**TÂCHES À EFFECTUER:**
**a.** Dressez la liste de toutes les illustrations de la dominance que cite l'entretien sur la dominance et la dépendance.
**b.** Poursuivez l'entretien sur la dominance et la dépendance à partir de sa dernière phrase.

**EXTRAIT DU DOCUMENT:**
---------------
AM: Mon travail a porté sur deux dimensions : la création romanesque et l'inventaire du réel par les essais.

L'inventaire du réel, des individus ou des groupes, m'a conduit à considérer deux domaines principaux, qui partagent notre vie et peut-être celle des animaux : la dominance et la dépendance.
1. La dominance est la tentative de maîtriser autrui pour en tirer quelque profit, réel ou fictionnel. C'est pourquoi le racisme ou l'hétéro phobie (concept que j'ai forgé) en serait une bonne illustration (voir surtout mon livre sur le racisme).
2. La colonisation, à laquelle j'ai consacré de nombreux textes est également une bonne illustration du phénomène collectif. La condition juive en est une autre (voir mon Portrait d'un juif où j'ai forgé la notion de judéité). Mais aussi la condition des femmes, celle des noirs. J'ai ainsi découvert des ressemblances entre toutes ces conditions et des spécificités pour chacune.
3. Après une trentaine d'années de recherches sur la dominance, j'ai découvert l'importance du « besoin que nous avons d'autrui ». Ainsi dans la relation amoureuse (notion de duo), la relation filiale parentale, la dépendance au travail, etc. mais aussi la dépendance à l'imaginaire, principalement à l'art ou à la religion : là encore les mécanismes qui régissent notre dépendance aux drogues, alcool et tabac et ceux qui régissent nos relations avec l'art ou la religion, sont sensiblement les mêmes : on en est prisonniers et ils nous procurent du plaisir.
4. Mais aucune analyse conceptuelle ne pouvant épuiser le réel, individuel ou collectif, lequel possède presque toujours une dimension imaginaire (on aime une femme pour ce qu'elle est et aussi pour la manière dont on l'imagine) ; idem pour sa communauté ou sa patrie, j'ai donc besoin de me livrer tantôt à l'analyse conceptuelle tantôt à la construction fictionnelle. La création romanesque reste pour moi inesquivable.
---------------
**DONNÉES BRUTES:**
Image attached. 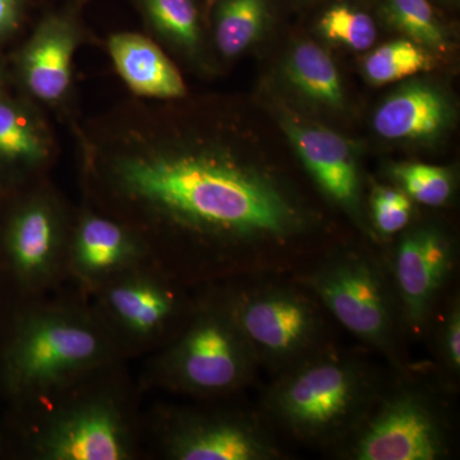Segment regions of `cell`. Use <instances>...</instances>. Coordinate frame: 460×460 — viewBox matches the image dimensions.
<instances>
[{
    "mask_svg": "<svg viewBox=\"0 0 460 460\" xmlns=\"http://www.w3.org/2000/svg\"><path fill=\"white\" fill-rule=\"evenodd\" d=\"M102 180L144 238L181 233L204 243L232 244L284 238L301 223L275 181L222 151L128 150L109 160Z\"/></svg>",
    "mask_w": 460,
    "mask_h": 460,
    "instance_id": "obj_1",
    "label": "cell"
},
{
    "mask_svg": "<svg viewBox=\"0 0 460 460\" xmlns=\"http://www.w3.org/2000/svg\"><path fill=\"white\" fill-rule=\"evenodd\" d=\"M120 356L93 308L41 301L18 319L3 356V372L9 392L38 408L117 365Z\"/></svg>",
    "mask_w": 460,
    "mask_h": 460,
    "instance_id": "obj_2",
    "label": "cell"
},
{
    "mask_svg": "<svg viewBox=\"0 0 460 460\" xmlns=\"http://www.w3.org/2000/svg\"><path fill=\"white\" fill-rule=\"evenodd\" d=\"M114 366L84 378L39 408L29 450L39 460H129L138 453L137 420Z\"/></svg>",
    "mask_w": 460,
    "mask_h": 460,
    "instance_id": "obj_3",
    "label": "cell"
},
{
    "mask_svg": "<svg viewBox=\"0 0 460 460\" xmlns=\"http://www.w3.org/2000/svg\"><path fill=\"white\" fill-rule=\"evenodd\" d=\"M374 402V384L356 363L304 358L275 384L268 407L284 428L308 441H334L361 425Z\"/></svg>",
    "mask_w": 460,
    "mask_h": 460,
    "instance_id": "obj_4",
    "label": "cell"
},
{
    "mask_svg": "<svg viewBox=\"0 0 460 460\" xmlns=\"http://www.w3.org/2000/svg\"><path fill=\"white\" fill-rule=\"evenodd\" d=\"M255 354L226 305L199 310L150 366L157 385L186 394L222 396L247 383Z\"/></svg>",
    "mask_w": 460,
    "mask_h": 460,
    "instance_id": "obj_5",
    "label": "cell"
},
{
    "mask_svg": "<svg viewBox=\"0 0 460 460\" xmlns=\"http://www.w3.org/2000/svg\"><path fill=\"white\" fill-rule=\"evenodd\" d=\"M93 311L122 354L141 352L165 337L180 304L153 263L124 272L96 290Z\"/></svg>",
    "mask_w": 460,
    "mask_h": 460,
    "instance_id": "obj_6",
    "label": "cell"
},
{
    "mask_svg": "<svg viewBox=\"0 0 460 460\" xmlns=\"http://www.w3.org/2000/svg\"><path fill=\"white\" fill-rule=\"evenodd\" d=\"M256 359L292 363L305 358L320 332L313 305L289 290H263L235 296L226 305Z\"/></svg>",
    "mask_w": 460,
    "mask_h": 460,
    "instance_id": "obj_7",
    "label": "cell"
},
{
    "mask_svg": "<svg viewBox=\"0 0 460 460\" xmlns=\"http://www.w3.org/2000/svg\"><path fill=\"white\" fill-rule=\"evenodd\" d=\"M310 284L345 329L381 349L389 347L393 305L374 263L356 256L334 259L314 272Z\"/></svg>",
    "mask_w": 460,
    "mask_h": 460,
    "instance_id": "obj_8",
    "label": "cell"
},
{
    "mask_svg": "<svg viewBox=\"0 0 460 460\" xmlns=\"http://www.w3.org/2000/svg\"><path fill=\"white\" fill-rule=\"evenodd\" d=\"M445 449V429L436 411L425 399L404 392L365 417L349 454L356 460H435Z\"/></svg>",
    "mask_w": 460,
    "mask_h": 460,
    "instance_id": "obj_9",
    "label": "cell"
},
{
    "mask_svg": "<svg viewBox=\"0 0 460 460\" xmlns=\"http://www.w3.org/2000/svg\"><path fill=\"white\" fill-rule=\"evenodd\" d=\"M69 229L56 199H30L12 215L3 248L18 286L30 295L44 293L66 272Z\"/></svg>",
    "mask_w": 460,
    "mask_h": 460,
    "instance_id": "obj_10",
    "label": "cell"
},
{
    "mask_svg": "<svg viewBox=\"0 0 460 460\" xmlns=\"http://www.w3.org/2000/svg\"><path fill=\"white\" fill-rule=\"evenodd\" d=\"M159 445L174 460H268L279 454L255 423L224 413H175L163 423Z\"/></svg>",
    "mask_w": 460,
    "mask_h": 460,
    "instance_id": "obj_11",
    "label": "cell"
},
{
    "mask_svg": "<svg viewBox=\"0 0 460 460\" xmlns=\"http://www.w3.org/2000/svg\"><path fill=\"white\" fill-rule=\"evenodd\" d=\"M151 255L147 242L132 226L84 213L69 230L66 272L95 293L124 272L154 261Z\"/></svg>",
    "mask_w": 460,
    "mask_h": 460,
    "instance_id": "obj_12",
    "label": "cell"
},
{
    "mask_svg": "<svg viewBox=\"0 0 460 460\" xmlns=\"http://www.w3.org/2000/svg\"><path fill=\"white\" fill-rule=\"evenodd\" d=\"M452 263V244L440 230L414 229L399 242L394 257L396 290L405 319L413 328L428 320Z\"/></svg>",
    "mask_w": 460,
    "mask_h": 460,
    "instance_id": "obj_13",
    "label": "cell"
},
{
    "mask_svg": "<svg viewBox=\"0 0 460 460\" xmlns=\"http://www.w3.org/2000/svg\"><path fill=\"white\" fill-rule=\"evenodd\" d=\"M286 129L320 189L345 210L356 214L359 205L358 169L349 144L338 133L313 124L287 120Z\"/></svg>",
    "mask_w": 460,
    "mask_h": 460,
    "instance_id": "obj_14",
    "label": "cell"
},
{
    "mask_svg": "<svg viewBox=\"0 0 460 460\" xmlns=\"http://www.w3.org/2000/svg\"><path fill=\"white\" fill-rule=\"evenodd\" d=\"M77 45V30L65 17L42 21L21 59L23 81L35 98L53 102L66 95Z\"/></svg>",
    "mask_w": 460,
    "mask_h": 460,
    "instance_id": "obj_15",
    "label": "cell"
},
{
    "mask_svg": "<svg viewBox=\"0 0 460 460\" xmlns=\"http://www.w3.org/2000/svg\"><path fill=\"white\" fill-rule=\"evenodd\" d=\"M452 107L443 91L428 83L401 87L374 115L377 135L393 141H431L447 131Z\"/></svg>",
    "mask_w": 460,
    "mask_h": 460,
    "instance_id": "obj_16",
    "label": "cell"
},
{
    "mask_svg": "<svg viewBox=\"0 0 460 460\" xmlns=\"http://www.w3.org/2000/svg\"><path fill=\"white\" fill-rule=\"evenodd\" d=\"M108 49L118 74L137 95L156 99L186 95L181 72L150 39L138 33H115L109 39Z\"/></svg>",
    "mask_w": 460,
    "mask_h": 460,
    "instance_id": "obj_17",
    "label": "cell"
},
{
    "mask_svg": "<svg viewBox=\"0 0 460 460\" xmlns=\"http://www.w3.org/2000/svg\"><path fill=\"white\" fill-rule=\"evenodd\" d=\"M286 72L293 87L310 102L329 109H343L345 93L334 60L314 42L296 45L287 59Z\"/></svg>",
    "mask_w": 460,
    "mask_h": 460,
    "instance_id": "obj_18",
    "label": "cell"
},
{
    "mask_svg": "<svg viewBox=\"0 0 460 460\" xmlns=\"http://www.w3.org/2000/svg\"><path fill=\"white\" fill-rule=\"evenodd\" d=\"M49 154V138L44 127L22 109L0 99V163L35 168Z\"/></svg>",
    "mask_w": 460,
    "mask_h": 460,
    "instance_id": "obj_19",
    "label": "cell"
},
{
    "mask_svg": "<svg viewBox=\"0 0 460 460\" xmlns=\"http://www.w3.org/2000/svg\"><path fill=\"white\" fill-rule=\"evenodd\" d=\"M215 20V41L223 56L247 49L261 35L268 7L265 0H220Z\"/></svg>",
    "mask_w": 460,
    "mask_h": 460,
    "instance_id": "obj_20",
    "label": "cell"
},
{
    "mask_svg": "<svg viewBox=\"0 0 460 460\" xmlns=\"http://www.w3.org/2000/svg\"><path fill=\"white\" fill-rule=\"evenodd\" d=\"M434 66L428 50L410 39L386 42L372 51L363 63L366 77L371 84H386L404 80Z\"/></svg>",
    "mask_w": 460,
    "mask_h": 460,
    "instance_id": "obj_21",
    "label": "cell"
},
{
    "mask_svg": "<svg viewBox=\"0 0 460 460\" xmlns=\"http://www.w3.org/2000/svg\"><path fill=\"white\" fill-rule=\"evenodd\" d=\"M156 31L175 47L196 53L201 45L199 11L193 0H142Z\"/></svg>",
    "mask_w": 460,
    "mask_h": 460,
    "instance_id": "obj_22",
    "label": "cell"
},
{
    "mask_svg": "<svg viewBox=\"0 0 460 460\" xmlns=\"http://www.w3.org/2000/svg\"><path fill=\"white\" fill-rule=\"evenodd\" d=\"M387 21L407 39L429 50L447 48V32L429 0H386Z\"/></svg>",
    "mask_w": 460,
    "mask_h": 460,
    "instance_id": "obj_23",
    "label": "cell"
},
{
    "mask_svg": "<svg viewBox=\"0 0 460 460\" xmlns=\"http://www.w3.org/2000/svg\"><path fill=\"white\" fill-rule=\"evenodd\" d=\"M393 177L408 198L420 204L443 206L453 193V175L441 166L423 163H402L392 168Z\"/></svg>",
    "mask_w": 460,
    "mask_h": 460,
    "instance_id": "obj_24",
    "label": "cell"
},
{
    "mask_svg": "<svg viewBox=\"0 0 460 460\" xmlns=\"http://www.w3.org/2000/svg\"><path fill=\"white\" fill-rule=\"evenodd\" d=\"M319 29L329 40L358 51L370 49L377 38L374 20L365 12L344 4L328 9L320 20Z\"/></svg>",
    "mask_w": 460,
    "mask_h": 460,
    "instance_id": "obj_25",
    "label": "cell"
},
{
    "mask_svg": "<svg viewBox=\"0 0 460 460\" xmlns=\"http://www.w3.org/2000/svg\"><path fill=\"white\" fill-rule=\"evenodd\" d=\"M371 208L375 226L383 234H395L410 223L411 199L402 190L377 187L372 193Z\"/></svg>",
    "mask_w": 460,
    "mask_h": 460,
    "instance_id": "obj_26",
    "label": "cell"
},
{
    "mask_svg": "<svg viewBox=\"0 0 460 460\" xmlns=\"http://www.w3.org/2000/svg\"><path fill=\"white\" fill-rule=\"evenodd\" d=\"M444 354L447 362L454 371L460 367V310L459 305L454 304L447 314L444 326Z\"/></svg>",
    "mask_w": 460,
    "mask_h": 460,
    "instance_id": "obj_27",
    "label": "cell"
},
{
    "mask_svg": "<svg viewBox=\"0 0 460 460\" xmlns=\"http://www.w3.org/2000/svg\"><path fill=\"white\" fill-rule=\"evenodd\" d=\"M21 13V0H0V35L17 26Z\"/></svg>",
    "mask_w": 460,
    "mask_h": 460,
    "instance_id": "obj_28",
    "label": "cell"
},
{
    "mask_svg": "<svg viewBox=\"0 0 460 460\" xmlns=\"http://www.w3.org/2000/svg\"><path fill=\"white\" fill-rule=\"evenodd\" d=\"M208 2L214 3V2H219V0H208Z\"/></svg>",
    "mask_w": 460,
    "mask_h": 460,
    "instance_id": "obj_29",
    "label": "cell"
},
{
    "mask_svg": "<svg viewBox=\"0 0 460 460\" xmlns=\"http://www.w3.org/2000/svg\"><path fill=\"white\" fill-rule=\"evenodd\" d=\"M0 86H2V83H0Z\"/></svg>",
    "mask_w": 460,
    "mask_h": 460,
    "instance_id": "obj_30",
    "label": "cell"
}]
</instances>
---------------
**RÉSULTATS PAR TÂCHE:**
**a.**
- le racisme ou l'hétéro phobie
- la colonisation
- la condition juive
- la condition des femmes
- la condition des noirs

**b.**
* DM: Le sionisme n'est pas, vous l'avez suffisamment démontré, un phénomène colonialiste mais bel et bien un mouvement de libération nationale. Cependant, comment expliquez-vous que la critique d'Israël singulièrement en Europe, semble s'abreuver de plus en plus à la source de l'idéologie anti-impérialiste telle que celle-ci s'incarne aujourd'hui à travers notamment le mouvement que certains, tels P. H. Taguief et A. Finkielkraut, trouvent juste de qualifier de néo-gauchisme ?

AM: Parce que la gauche européenne reste imprégnée du manichéisme stalinien et soviétique. Les arabes ayant étés dominés par l'occident, et n'étant pas encore sortis de l'emprise occidentale, semblent demeurer les victimes. Idem en Israël. On fait l'impasse sur les féodalités arabes (devenus par miracle progressistes) et surtout sur l'argent du pétrole qui pèsera de plus en plus sur la politique de l'Europe.

* DM: En tant que militant de la première heure de la décolonisation, quel regard posez-vous sur l'évolution des sociétés du Maghreb, notamment face à la menace fondamentaliste ?

AM: Je ne suis pas rassuré, non seulement pour le Maghreb mais aussi pour l'ensemble du monde arabe. En fait, le monde arabe passe par ce stade que j'ai nommé le retour du pendule. Tant que le souvenir de la colonisation et de ses séquelles, et du déclin socio-historique du monde arabo-musulman ne se sont pas suffisamment estompés, le balancier risque d'aller aussi loin que possible : d'où les tentations passéistes, nationalistes, les tentatives de captation du pouvoir, au service desquels la violence et le terrorisme paraîtront les outils les plus efficaces. Au lieu de s'atteler courageusement à la démocratisation et à l'adoption des savoirs contemporains.

* DM: Dans la configuration du judaïsme français, vous incarnez le pan non-religieux, culturel, progressiste et identitaire. Pensez-vous qu'un judaïsme purement séculier, non seulement dépouillé de sa praxis rituelle mais oublieux des grands questionnements éthiques et métaphysiques véhiculés par l'ancienne sagesse hébraïque, soit possible ou tout simplement souhaitable?

AM: Je ne condamne pas les rites, individuels et collectifs. Ils sont reposants en marquant les rythmes du temps ; il contribue à l'unité collective. Je condamne par contre leur sacralisation, la prétention des rabbins, et des prêtres en général, d'être les porte-parole de quelque divinité alors que ce sont des bricoleurs de l'histoire.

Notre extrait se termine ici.